Kohlenstaubexplosion riss 405 Menschen in den Tod
n-tv
In einer Steinkohlezeche im Ruhrgebiet kommen bei Explosionen 1946 mehr als 400 Kumpel ums Leben. Es ist das größte Grubenunglück der deutschen Geschichte. Wie konnte es dazu kommen?
In einer Steinkohlezeche im Ruhrgebiet kommen bei Explosionen 1946 mehr als 400 Kumpel ums Leben. Es ist das größte Grubenunglück der deutschen Geschichte. Wie konnte es dazu kommen?
Für die Frühschicht beginnt der 20. Februar 1946 völlig normal. Die Bergleute kommen am Morgen per Fahrrad oder zu Fuß zur Schachtanlage und essen noch einen Teller Bohnensuppe, bevor sie einfahren. Insgesamt 466 Kumpel der Zeche Monopol arbeiten an diesem Tag in der Schachtanlage Grimberg 3/4 in Bergkamen-Weddinghofen bei Dortmund. Für die meisten ist es ihr Todestag.
Gegen 12.05 Uhr entzündet ein Funke ein Luft-Methangas-Gemisch und sorgt für eine Schlagwetterexplosion. Eine noch stärkere Kohlenstaubexplosion folgt. 300 Meter hoch soll die blaurote Stichflamme gewesen sein, die aus Schacht 3 schoss. Die Druckwelle ist so heftig, dass sie über Tage die technischen Anlagen des Schachts zerstört. Drei Arbeiter verlieren dort ihr Leben. Unter Tage sind es am Ende 402. Zu den Toten zählen auch der Werksdirektor und drei britische Offiziere der North German Coal Control (NGCC). In der deutschen Geschichte ist es das Bergbauunglück mit den meisten Todesopfern.

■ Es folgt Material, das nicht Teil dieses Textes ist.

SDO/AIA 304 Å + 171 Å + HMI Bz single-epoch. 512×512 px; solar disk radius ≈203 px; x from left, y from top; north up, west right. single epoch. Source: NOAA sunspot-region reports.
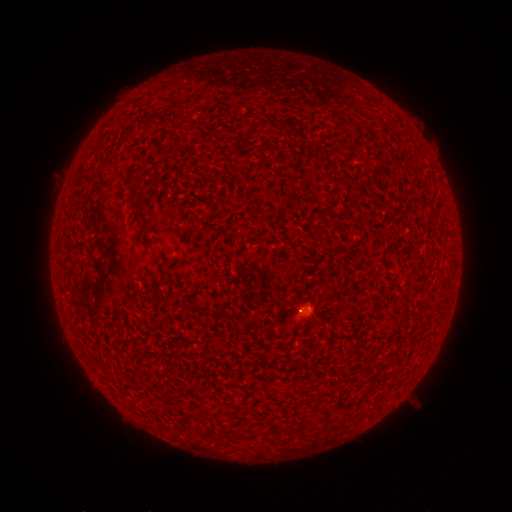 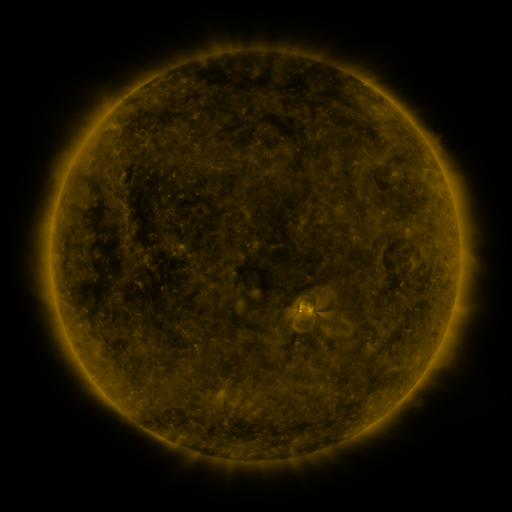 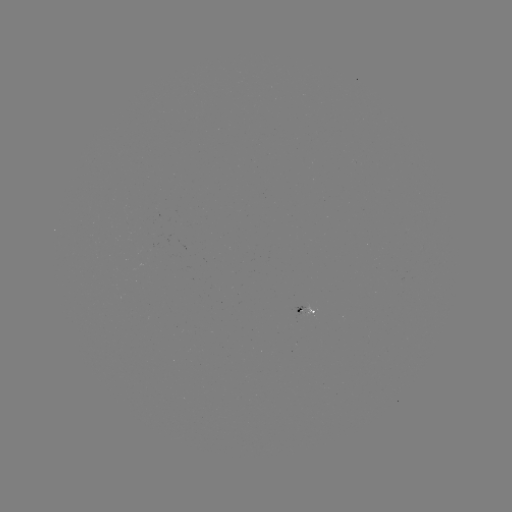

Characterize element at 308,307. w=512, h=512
spotted active region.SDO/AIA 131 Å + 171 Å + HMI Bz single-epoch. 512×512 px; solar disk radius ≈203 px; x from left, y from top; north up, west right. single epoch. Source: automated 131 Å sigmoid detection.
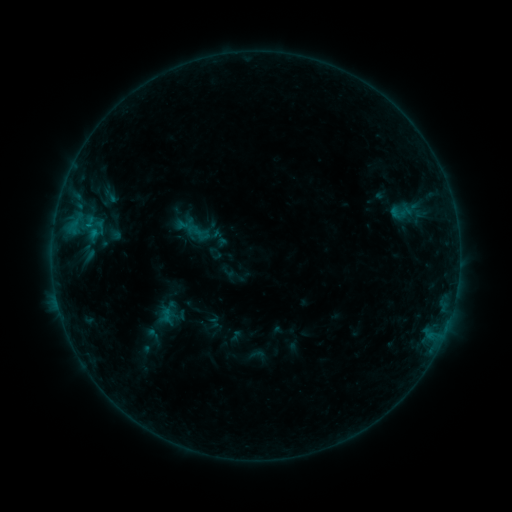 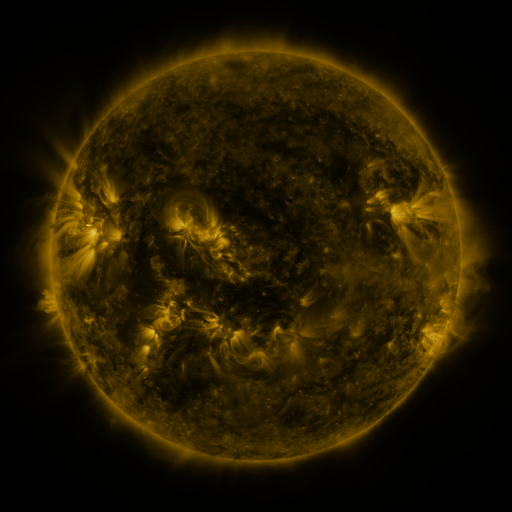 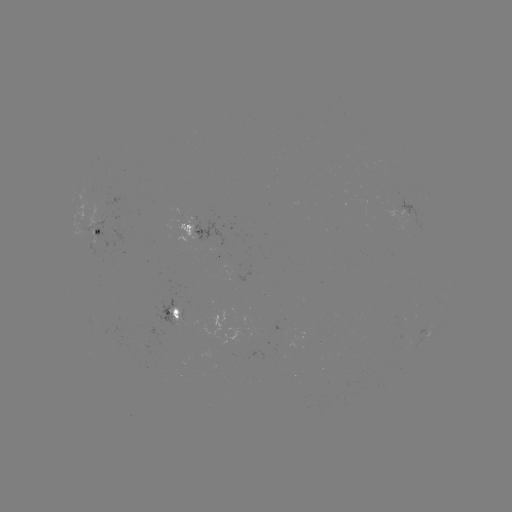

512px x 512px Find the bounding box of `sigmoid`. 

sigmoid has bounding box [385, 201, 416, 224].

Die Rettungsarbeiten sind ein Wettlauf gegen die Zeit. Grubenwehren aus benachbarten Bergwerken rücken an. Rettungstrupps gelangen über eine benachbarte Zeche mit einer Verbindung zu Grimberg 3/4 unter Tage in die Nähe des zerstörten Bereichs.
Wegen der ausgefallenen Belüftung kommt es zu Nachexplosionen. Auch Brände breiten sich aus. Die Verantwortlichen beschließen schon bald, die Schächte zu verfüllen und die Verbindung zur Nachbarzeche mit einem Damm abzudichten. Bei einem letzten Kontrollgang treffen Grubenwehrmänner plötzlich doch noch auf einen Überlebenden, der von weiteren Verletzten spricht. Drei Tage nach dem Unglück werden schließlich noch acht Männer lebend geborgen. Danach wird die Grube für mehrere Jahre verschlossen.